Stoney had stopped weeping while Max was telling this story. Now he said, “I never heard he did anything but hit the bottle every so often. Well, that and smoke three packs a day.”
“I don’t think LSD suited him very well. Anyway, he was older than I was, and he had responsibilities. I don’t know exactly what that day meant to him as the years passed, but he asked me if I remembered it every so often. That’s all I know.”

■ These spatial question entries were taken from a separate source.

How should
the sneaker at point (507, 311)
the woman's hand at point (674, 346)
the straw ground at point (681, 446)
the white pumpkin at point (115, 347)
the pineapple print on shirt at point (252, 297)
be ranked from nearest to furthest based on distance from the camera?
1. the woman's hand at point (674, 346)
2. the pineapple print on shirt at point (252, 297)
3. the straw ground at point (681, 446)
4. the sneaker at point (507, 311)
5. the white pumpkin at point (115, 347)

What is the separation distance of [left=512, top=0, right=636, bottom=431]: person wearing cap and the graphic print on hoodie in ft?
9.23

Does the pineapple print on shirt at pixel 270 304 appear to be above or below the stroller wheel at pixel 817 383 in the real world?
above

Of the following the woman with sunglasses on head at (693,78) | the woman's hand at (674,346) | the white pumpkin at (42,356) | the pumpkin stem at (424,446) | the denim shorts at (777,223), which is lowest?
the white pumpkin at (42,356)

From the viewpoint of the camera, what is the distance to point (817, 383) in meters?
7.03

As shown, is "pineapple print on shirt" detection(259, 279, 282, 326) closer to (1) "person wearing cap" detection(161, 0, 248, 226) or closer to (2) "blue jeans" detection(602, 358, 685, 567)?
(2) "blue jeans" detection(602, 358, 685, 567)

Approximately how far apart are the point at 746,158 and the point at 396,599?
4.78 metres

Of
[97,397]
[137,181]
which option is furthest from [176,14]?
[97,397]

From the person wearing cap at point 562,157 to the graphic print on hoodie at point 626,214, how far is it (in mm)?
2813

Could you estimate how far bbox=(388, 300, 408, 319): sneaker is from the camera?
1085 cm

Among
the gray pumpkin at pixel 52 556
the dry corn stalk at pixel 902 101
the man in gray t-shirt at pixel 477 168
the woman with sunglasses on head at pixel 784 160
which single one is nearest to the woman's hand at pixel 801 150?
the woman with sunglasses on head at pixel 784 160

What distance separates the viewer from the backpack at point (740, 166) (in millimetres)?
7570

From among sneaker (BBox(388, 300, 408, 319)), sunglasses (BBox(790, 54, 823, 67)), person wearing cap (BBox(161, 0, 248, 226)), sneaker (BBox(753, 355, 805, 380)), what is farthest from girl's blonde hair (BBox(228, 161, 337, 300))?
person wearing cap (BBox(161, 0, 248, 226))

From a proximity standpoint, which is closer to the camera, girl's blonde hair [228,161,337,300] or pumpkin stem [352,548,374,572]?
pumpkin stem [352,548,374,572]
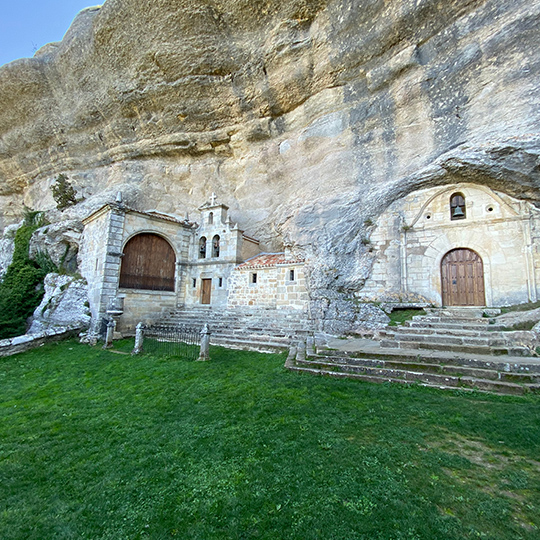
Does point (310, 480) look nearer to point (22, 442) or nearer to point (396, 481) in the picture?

“That doesn’t prevent it from meaning something,” said Zoe.
Stoney looked at her.
They had finished their main course, and now Monique and Marya came in and began clearing the plates. Elena scrutinized Monique for a moment, then decided for the millionth time in her life to stop being self-conscious. But then, as Monique passed behind Simon, she touched his shoulder. It was just the briefest, most fleeting touch, but it was definitely intended, and it gave Elena an uncanny feeling. She thought right then that Simon probably had seen a dead body, but that he would never tell her about it.
Joe Blow said, “May I bring anyone coffee?”
Elena looked around the table. Delphine was shaking her head. Cassie said, “Not for me.” She was reaching under her chair for her handbag. Simon was already getting up from his seat. Isabel and Stoney were gazing at one another. Paul had folded his napkin and placed it on the table. Zoe took a deep breath and then released it, all the while staring out the window. Max leaned forward and kissed her on the cheek, which pushed back his chair. Charlie said, “Well, I…” Elena shook her head and gave Joe Blow a cordial, and grateful, smile. She said, “No, thank you, Joe. You-all have been wonderful.”
Simon said, “Well, yeah!”
Stoney said, “We really ought
to take one last stroll around, given the fact that we might not come back here, and even if we do, it won’t be the same, and even if it is, we won’t be the same.”